* [Acción requerida A]
Responde estas preguntas sobre el texto del Summer Dance Intensive:
(i) ¿Aproximadamente cuántos estudiantes reúne el programa?
(ii) ¿Qué se ganó Hope T. en la escuela?
(iii) ¿Entre qué tres categorías culturales rotan los estudiantes?
* [Acción requerida B] Prolonga el texto sobre el Summer Dance Intensive a partir de su última oración.

* [Pasaje citado]
━━━━━━━━━━━━━━━━━━━━━━━━━━━━━━

Cada verano, cientos de estudiantes de Dallas ISD participan en el Summer Dance Intensive para refinar su técnica, explorar nuevos estilos y desarrollar confianza en sí mismos.
Para muchos de los instructores que los lideran, también es una oportunidad de regresar al programa que ayudó a moldear sus carreras.
Ya en su 15.º edición, el programa reúne a aproximadamente 400 estudiantes de todo el distrito, continuando así con una tradición que abarca casi 30 años.
La directora del programa, Juliana Williams, comprende ese legado de primera mano.
Después de asistir al campamento como estudiante, ahora dirige ese programa que hace años la inspiró.
“Algunos de estos jóvenes podrían llegar a bailar en la universidad o regresar para ser educadores de baile”, dijo Williams. “Pero aunque se conviertan en algo más, se marchan de aquí admiradores de por vida de las artes”.
Hope T., quien próximamente irá a quinto grado en Dr. Martin Luther King Jr. Arts Academy, dijo que el campamento cambió la manera en que se ve a sí misma.
“Cuando empecé a bailar, no quería destacar”, dijo. “Quería estar al fondo y dejar que otros brillaran”.
Eso cambió cuando se ganó un solo en la escuela.
Ahora, dice que el programa la ayudó a continuar desarrollando su confianza mientras que le permitía aprender junto con estudiantes de todo el distrito.
En lugar de enfocarse únicamente en rutinas de presentación, los estudiantes pasaron los cincos días del programa aprendiendo habilidades técnicas básicas diseñadas para sostener sus carreras artísticas.
Pasan un periodo cada día haciendo coreografía colaborativa y rotan entre tres categorías culturales: folclórico, hiphop y baile africano.

━━━━━━━━━━━━━━━━━━━━━━━━━━━━━━

(Registros de una fuente de datos)

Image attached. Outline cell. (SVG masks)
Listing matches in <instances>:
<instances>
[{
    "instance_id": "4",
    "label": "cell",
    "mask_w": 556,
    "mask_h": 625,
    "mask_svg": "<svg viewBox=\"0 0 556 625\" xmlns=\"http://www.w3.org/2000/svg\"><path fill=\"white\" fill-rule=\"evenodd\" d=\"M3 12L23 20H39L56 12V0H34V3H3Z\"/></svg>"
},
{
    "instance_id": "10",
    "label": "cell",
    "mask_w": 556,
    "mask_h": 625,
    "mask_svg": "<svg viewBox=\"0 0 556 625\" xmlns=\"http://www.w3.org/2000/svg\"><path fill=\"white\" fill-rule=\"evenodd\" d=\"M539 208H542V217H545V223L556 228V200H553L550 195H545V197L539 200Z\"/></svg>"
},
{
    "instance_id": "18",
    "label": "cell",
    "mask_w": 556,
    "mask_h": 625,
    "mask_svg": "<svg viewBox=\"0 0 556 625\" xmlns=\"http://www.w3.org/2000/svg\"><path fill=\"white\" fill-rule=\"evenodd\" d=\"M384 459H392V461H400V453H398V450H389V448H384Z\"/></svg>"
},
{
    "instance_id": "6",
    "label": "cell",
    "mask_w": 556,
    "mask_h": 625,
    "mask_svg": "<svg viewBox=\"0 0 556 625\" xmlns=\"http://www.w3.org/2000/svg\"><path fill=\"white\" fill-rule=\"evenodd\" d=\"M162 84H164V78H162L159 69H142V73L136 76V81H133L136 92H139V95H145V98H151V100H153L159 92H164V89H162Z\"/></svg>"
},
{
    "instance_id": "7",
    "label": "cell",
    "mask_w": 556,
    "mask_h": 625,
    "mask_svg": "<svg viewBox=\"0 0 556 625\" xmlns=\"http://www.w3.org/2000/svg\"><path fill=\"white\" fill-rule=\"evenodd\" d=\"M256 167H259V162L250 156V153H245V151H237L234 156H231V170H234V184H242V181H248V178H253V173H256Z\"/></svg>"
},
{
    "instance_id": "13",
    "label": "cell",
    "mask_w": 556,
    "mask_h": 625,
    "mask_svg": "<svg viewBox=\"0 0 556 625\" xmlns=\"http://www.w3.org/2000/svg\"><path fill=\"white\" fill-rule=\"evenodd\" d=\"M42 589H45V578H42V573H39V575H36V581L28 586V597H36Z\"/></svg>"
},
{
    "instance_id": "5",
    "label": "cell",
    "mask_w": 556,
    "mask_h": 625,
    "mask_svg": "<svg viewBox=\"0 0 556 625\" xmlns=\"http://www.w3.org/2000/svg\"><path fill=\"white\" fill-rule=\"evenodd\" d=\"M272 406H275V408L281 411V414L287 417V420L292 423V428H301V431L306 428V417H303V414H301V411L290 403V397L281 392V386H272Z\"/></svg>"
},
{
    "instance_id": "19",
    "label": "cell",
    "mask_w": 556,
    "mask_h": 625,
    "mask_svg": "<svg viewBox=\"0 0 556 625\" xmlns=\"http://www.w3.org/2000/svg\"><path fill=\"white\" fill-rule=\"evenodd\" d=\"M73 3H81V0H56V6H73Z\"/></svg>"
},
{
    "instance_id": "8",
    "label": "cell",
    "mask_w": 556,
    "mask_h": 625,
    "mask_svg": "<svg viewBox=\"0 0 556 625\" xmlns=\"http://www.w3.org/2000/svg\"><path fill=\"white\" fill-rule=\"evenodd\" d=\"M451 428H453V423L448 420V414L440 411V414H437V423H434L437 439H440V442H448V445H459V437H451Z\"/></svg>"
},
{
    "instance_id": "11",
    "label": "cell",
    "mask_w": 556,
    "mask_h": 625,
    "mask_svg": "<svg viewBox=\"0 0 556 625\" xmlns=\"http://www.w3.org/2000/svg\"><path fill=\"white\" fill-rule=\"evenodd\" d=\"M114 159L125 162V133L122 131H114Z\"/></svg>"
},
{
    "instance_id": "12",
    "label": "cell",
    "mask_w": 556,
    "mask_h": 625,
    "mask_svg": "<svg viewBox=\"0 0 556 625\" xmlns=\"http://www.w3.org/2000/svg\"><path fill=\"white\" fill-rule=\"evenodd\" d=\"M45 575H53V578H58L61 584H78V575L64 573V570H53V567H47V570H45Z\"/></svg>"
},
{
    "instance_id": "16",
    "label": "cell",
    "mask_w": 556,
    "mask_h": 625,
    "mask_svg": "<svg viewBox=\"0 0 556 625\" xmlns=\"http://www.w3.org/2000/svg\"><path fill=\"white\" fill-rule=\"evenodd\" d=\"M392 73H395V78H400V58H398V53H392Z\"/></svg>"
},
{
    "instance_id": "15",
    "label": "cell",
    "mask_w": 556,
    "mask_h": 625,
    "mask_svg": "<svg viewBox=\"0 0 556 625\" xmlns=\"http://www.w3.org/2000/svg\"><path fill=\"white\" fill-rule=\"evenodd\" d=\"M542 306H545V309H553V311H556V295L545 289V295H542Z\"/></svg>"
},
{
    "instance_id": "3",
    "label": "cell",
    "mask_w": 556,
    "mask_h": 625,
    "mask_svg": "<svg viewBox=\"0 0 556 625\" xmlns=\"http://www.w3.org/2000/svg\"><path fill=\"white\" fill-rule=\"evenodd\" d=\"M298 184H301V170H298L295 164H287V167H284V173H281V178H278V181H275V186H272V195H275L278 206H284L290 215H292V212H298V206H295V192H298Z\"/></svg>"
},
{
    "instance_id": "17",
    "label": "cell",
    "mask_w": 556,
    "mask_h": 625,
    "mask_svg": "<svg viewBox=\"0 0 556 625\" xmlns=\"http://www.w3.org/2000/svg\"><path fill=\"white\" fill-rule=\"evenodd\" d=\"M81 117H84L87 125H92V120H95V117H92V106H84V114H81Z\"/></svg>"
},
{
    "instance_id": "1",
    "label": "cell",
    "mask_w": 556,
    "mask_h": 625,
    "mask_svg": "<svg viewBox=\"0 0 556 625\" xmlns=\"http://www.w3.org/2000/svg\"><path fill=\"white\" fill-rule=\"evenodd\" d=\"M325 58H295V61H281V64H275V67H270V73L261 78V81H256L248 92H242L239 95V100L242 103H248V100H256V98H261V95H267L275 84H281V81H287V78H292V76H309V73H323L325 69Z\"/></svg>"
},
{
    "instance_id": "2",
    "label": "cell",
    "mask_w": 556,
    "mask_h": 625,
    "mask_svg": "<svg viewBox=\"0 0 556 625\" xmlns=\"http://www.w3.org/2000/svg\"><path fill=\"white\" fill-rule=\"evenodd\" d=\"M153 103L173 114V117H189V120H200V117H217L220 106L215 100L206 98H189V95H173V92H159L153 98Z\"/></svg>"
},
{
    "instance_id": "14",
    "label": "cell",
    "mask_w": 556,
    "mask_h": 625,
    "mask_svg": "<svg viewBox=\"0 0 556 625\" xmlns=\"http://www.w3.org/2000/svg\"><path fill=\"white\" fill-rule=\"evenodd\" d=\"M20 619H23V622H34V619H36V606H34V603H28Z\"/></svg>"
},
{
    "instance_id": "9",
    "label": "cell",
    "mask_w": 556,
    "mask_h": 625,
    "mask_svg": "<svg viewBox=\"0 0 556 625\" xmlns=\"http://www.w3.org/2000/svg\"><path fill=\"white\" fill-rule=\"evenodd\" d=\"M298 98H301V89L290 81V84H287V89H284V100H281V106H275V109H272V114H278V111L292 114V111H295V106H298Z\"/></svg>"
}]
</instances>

━━━━━━━━━━━━━━━━━━━━━━━━━━━━━━

* [Resultado de la tarea A]
(i) Unos 400 estudiantes.
(ii) Un solo.
(iii) Folclórico, hiphop y baile africano.

* [Resultado de la tarea B]
Para la maestra de South Oak Cliff High School Tatum Rodgers, graduada de 1994 de Booker T. Washington High School for the Performing and Visual Arts, regresar para enseñar en el programa es como cerrar un ciclo. La oportunidad resalta el contraste de cuando ella era estudiante, época en que la educación de baile era mucho menos robusta.
“Es muy emocionante enseñar aquí. Es muy diferente de cuando yo era estudiante porque la mayoría de la infraestructura que hoy tenemos no existía en ese entonces”, dijo. “La mayoría de la educación de baile estaba aislada o funcionaba estrictamente como club extraescolar, no como programa de baile organizado y curricular”.
Más allá de perfeccionar la coreografía, el campamento ayuda a los estudiantes a desarrollar habilidades universales para la vida que pueden usar en sus salones tradicionales, como gestión del tiempo, formación de equipos y resolución de problemas.
Ya sea que los estudiantes se conviertan en bailarines profesionale
s, maestros o simplemente siempre tengan un aprecio por las artes, el Summer Dance Intensive deja una huella duradera.
Para muchos, esto es más que una semana de baile. Es el comienzo de una trayectoria que un día podría traerlos de vuelta para inspirar a la próxima generación de bailarines de Dallas ISD.